# [Task goal]
Below are the entries. Print only the lines starting at the one with "logo - etykieta - Ekrany & Monitor" and ending at the one with "Jacke 40134 LIGHT", exactly, with no pictures.

# [Exercise data]
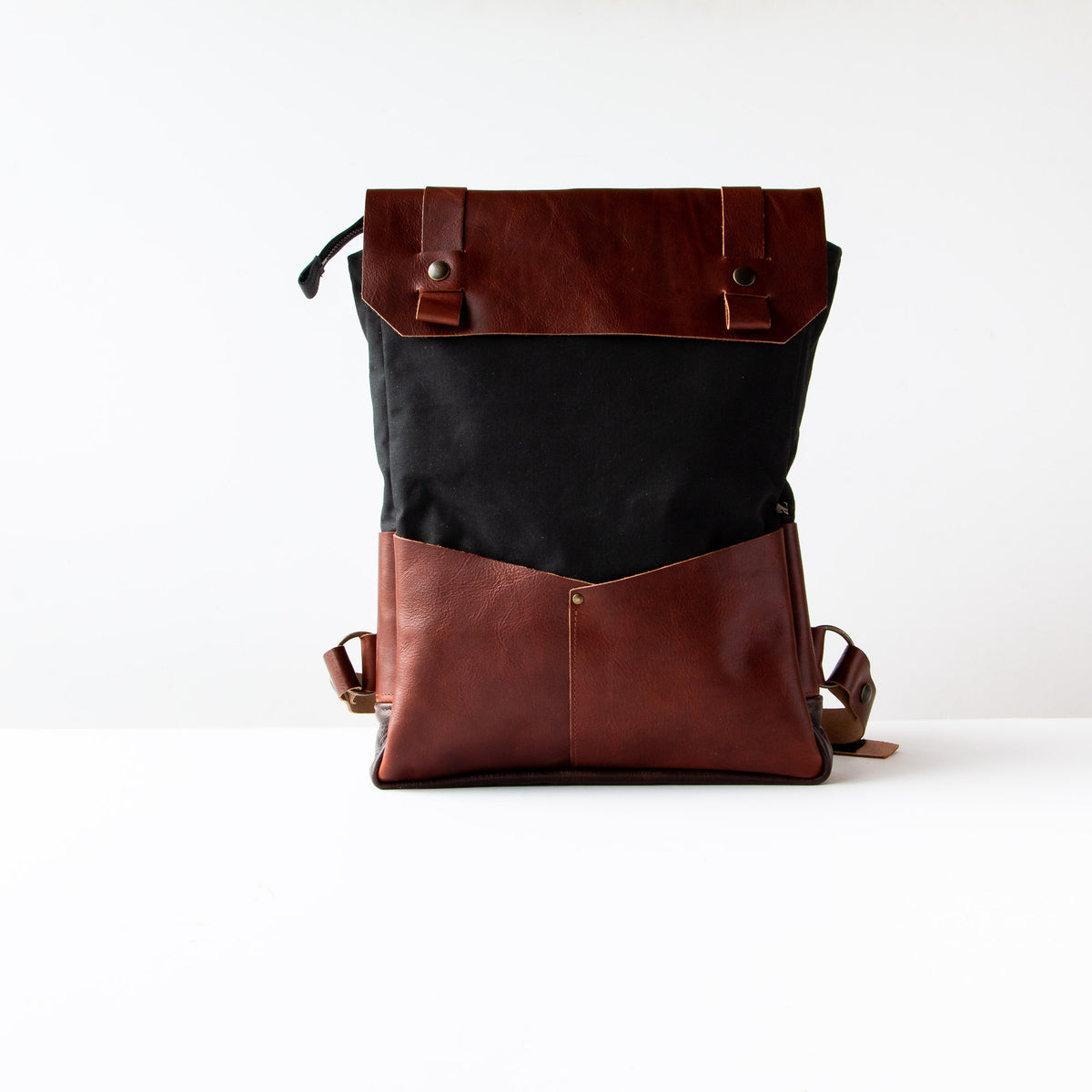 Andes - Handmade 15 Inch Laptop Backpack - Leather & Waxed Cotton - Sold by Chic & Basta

==

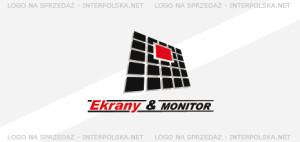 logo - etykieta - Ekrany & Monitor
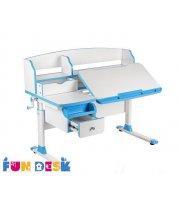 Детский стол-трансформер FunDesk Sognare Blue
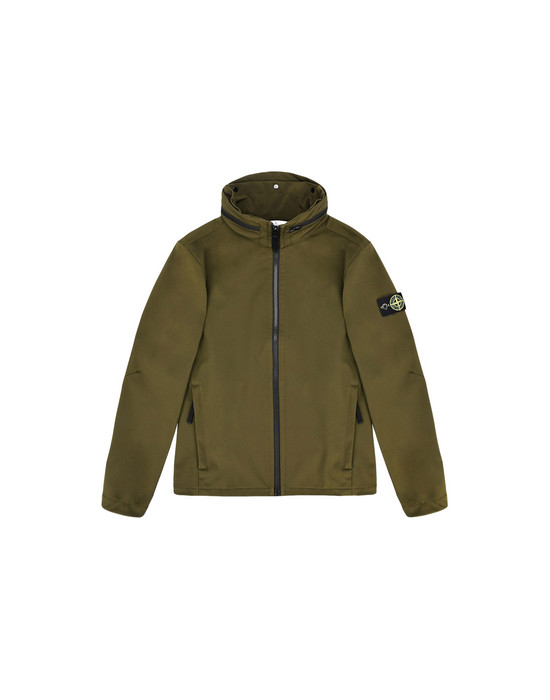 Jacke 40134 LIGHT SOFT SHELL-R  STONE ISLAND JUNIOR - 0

# [Problem solution]
 logo - etykieta - Ekrany & Monitor
 Детский стол-трансформер FunDesk Sognare Blue
 Jacke 40134 LIGHT SOFT SHELL-R  STONE ISLAND JUNIOR - 0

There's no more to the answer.